新プロセスではMOFの多孔質体を調整して、特定の冷媒の分子サイズに合わせることで、吸着・分離できる。
賀川:多孔質体として世の中によく知られている物質に、ゼオライトや活性炭、シリカゲルがあります。それらに代わる材料としてMOFが注目されています。まだ歴史は10~20年と浅いのですが、金属や配位子の種類により、孔径や表面の性質を分子レベルで設計でき、目的に応じて自在に機能を調整することが可能です。研究の報告例も多く、吸着したい物質に合わせてカスタマイズできる点がMOFの魅力です。またMOFを作り出す際は、特別な化学反応を必要とせず、原料を混ぜた瞬間に自己組織的に3次元構造で組み上がるという点も特徴です。
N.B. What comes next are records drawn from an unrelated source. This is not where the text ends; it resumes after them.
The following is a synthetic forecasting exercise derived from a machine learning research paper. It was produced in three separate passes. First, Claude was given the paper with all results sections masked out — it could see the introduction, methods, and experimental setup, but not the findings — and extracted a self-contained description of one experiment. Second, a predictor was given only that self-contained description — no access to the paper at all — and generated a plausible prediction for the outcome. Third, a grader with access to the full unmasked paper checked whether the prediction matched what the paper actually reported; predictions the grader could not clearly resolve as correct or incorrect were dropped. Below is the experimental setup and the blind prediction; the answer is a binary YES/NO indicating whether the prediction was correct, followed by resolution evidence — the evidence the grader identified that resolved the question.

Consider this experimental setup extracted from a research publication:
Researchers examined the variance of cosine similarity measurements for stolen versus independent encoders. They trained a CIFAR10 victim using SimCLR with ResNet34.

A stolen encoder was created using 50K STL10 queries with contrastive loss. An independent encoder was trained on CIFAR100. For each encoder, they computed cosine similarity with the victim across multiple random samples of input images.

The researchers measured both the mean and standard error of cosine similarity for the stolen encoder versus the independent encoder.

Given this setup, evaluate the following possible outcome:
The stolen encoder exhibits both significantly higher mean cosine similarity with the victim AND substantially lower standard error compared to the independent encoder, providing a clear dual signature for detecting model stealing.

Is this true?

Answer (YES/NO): YES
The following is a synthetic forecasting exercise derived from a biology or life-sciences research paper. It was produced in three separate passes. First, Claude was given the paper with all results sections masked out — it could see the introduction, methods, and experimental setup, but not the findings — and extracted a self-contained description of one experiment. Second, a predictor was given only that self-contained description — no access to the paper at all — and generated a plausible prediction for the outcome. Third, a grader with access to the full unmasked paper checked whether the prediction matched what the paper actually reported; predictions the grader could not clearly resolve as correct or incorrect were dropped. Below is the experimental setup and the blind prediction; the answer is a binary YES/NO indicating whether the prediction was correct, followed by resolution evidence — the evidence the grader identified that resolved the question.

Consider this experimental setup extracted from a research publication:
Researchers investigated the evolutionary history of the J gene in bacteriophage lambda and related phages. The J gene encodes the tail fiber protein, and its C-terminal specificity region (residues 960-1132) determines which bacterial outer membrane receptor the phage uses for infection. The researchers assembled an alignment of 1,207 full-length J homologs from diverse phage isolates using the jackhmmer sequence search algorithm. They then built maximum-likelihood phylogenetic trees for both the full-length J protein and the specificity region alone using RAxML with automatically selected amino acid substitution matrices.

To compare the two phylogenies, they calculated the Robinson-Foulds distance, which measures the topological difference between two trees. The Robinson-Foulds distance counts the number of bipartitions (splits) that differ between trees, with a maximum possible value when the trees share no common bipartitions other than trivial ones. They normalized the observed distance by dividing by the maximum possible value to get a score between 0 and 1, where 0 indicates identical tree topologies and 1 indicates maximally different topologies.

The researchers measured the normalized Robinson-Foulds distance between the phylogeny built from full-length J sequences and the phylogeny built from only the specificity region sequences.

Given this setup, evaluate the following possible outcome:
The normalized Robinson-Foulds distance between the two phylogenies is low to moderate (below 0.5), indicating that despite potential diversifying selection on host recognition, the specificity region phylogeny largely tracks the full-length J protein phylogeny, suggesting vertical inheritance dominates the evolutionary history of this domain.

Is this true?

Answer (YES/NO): NO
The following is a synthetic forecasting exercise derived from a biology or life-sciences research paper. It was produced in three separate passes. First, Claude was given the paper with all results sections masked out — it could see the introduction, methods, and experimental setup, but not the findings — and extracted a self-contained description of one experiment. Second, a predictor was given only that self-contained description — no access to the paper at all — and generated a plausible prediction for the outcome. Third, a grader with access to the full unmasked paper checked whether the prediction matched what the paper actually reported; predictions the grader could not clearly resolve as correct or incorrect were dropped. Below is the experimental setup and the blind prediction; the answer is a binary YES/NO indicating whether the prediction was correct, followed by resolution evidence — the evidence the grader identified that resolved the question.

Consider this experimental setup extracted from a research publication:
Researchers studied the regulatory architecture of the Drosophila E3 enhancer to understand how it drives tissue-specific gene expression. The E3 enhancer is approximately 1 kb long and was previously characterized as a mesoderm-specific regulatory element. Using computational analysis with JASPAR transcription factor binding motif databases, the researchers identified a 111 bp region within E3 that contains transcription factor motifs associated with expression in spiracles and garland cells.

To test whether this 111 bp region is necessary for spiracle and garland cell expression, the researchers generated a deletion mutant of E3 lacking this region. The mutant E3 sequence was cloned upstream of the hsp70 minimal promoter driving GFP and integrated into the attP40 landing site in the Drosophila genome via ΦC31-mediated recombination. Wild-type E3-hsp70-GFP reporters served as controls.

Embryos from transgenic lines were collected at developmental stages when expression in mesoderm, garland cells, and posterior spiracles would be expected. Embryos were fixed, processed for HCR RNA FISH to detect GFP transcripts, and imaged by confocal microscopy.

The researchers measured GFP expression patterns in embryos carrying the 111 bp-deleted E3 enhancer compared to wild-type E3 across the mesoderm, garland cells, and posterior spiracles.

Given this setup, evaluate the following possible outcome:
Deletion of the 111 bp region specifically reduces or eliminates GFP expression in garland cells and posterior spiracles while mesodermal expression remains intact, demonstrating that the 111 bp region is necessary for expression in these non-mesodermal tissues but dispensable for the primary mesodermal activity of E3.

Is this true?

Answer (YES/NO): YES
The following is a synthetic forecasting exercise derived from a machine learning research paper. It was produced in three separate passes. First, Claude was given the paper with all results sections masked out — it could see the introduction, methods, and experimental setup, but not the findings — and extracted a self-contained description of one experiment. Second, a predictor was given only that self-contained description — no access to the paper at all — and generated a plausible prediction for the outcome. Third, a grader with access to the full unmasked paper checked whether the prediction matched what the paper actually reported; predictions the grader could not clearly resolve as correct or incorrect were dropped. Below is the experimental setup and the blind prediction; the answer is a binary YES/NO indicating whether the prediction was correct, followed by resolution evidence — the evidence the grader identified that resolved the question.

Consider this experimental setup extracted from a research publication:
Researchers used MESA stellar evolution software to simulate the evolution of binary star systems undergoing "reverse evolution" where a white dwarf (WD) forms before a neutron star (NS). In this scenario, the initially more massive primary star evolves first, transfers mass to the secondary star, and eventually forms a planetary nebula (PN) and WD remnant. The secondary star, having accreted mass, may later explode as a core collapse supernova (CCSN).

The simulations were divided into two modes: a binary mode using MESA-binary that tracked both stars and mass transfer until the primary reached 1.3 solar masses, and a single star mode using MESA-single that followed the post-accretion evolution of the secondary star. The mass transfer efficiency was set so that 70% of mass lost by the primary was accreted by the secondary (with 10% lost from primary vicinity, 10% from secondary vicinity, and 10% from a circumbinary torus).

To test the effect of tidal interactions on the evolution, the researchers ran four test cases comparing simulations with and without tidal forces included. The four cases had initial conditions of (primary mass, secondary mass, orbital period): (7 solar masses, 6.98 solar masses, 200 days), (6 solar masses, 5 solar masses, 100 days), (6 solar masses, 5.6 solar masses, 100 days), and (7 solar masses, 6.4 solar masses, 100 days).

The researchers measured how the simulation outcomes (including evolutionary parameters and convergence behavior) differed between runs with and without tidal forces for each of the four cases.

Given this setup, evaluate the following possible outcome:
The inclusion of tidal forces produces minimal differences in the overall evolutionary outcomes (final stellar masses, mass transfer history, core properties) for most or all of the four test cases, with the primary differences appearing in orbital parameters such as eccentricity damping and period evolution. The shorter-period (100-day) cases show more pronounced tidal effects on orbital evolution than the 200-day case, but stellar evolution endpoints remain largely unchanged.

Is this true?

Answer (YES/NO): NO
もともとTICでは環境問題に取り組んでおり、既存技術をより良いものに出来ないか考えて研究を行っています。冷媒の精製技術では、冷媒ごとの沸点差を利用した精留(精密蒸留)技術で冷媒を分離しています。ただし、この技術は、沸点差が小さい冷媒同士はうまく分離できないことが課題でした。また精留で冷媒を沸点まで加熱するので、それなりにエネルギーを消費します。

精留に比べて物理的な吸着による分離は、精留ほどのエネルギーが必要ではないという優位性もあります。そこで何か吸着剤に良いものがないかと探していたときに、MOFについて知り、この技術を精製技術に適用できると思い研究を開始しました。

――MOFを使うことで、環境問題に貢献できるということですね。

賀川:そうですね。冷媒を焼却せず、リサイクルできますから、CO2排出量を抑えられますし、生産量も上がります。国際条約である モントリオール議定書キガリ改正により、冷媒に使用されるHFCなどのハイドロフルオロカーボンは、先進国では2036年までにCO2換算値で2011-13年平均値より85%削減が必要です。新たに冷媒を作り出すよりも、現在市場に出ている冷媒を回収し、再生して使う方向になっているのです。ダイキンは冷媒と空調機の両方を生産販売する企業なので 、他社に先駆けて、そういったサイクルを回したいという思いがあり、再生事業を積極的に推進しています。

実験装置の製作も、作ったものに対する仕様と効果検証も手探りで

――今回の研究は、Atomisと協業しているとのことですが、その理由と協創で得られることについて教えて下さい。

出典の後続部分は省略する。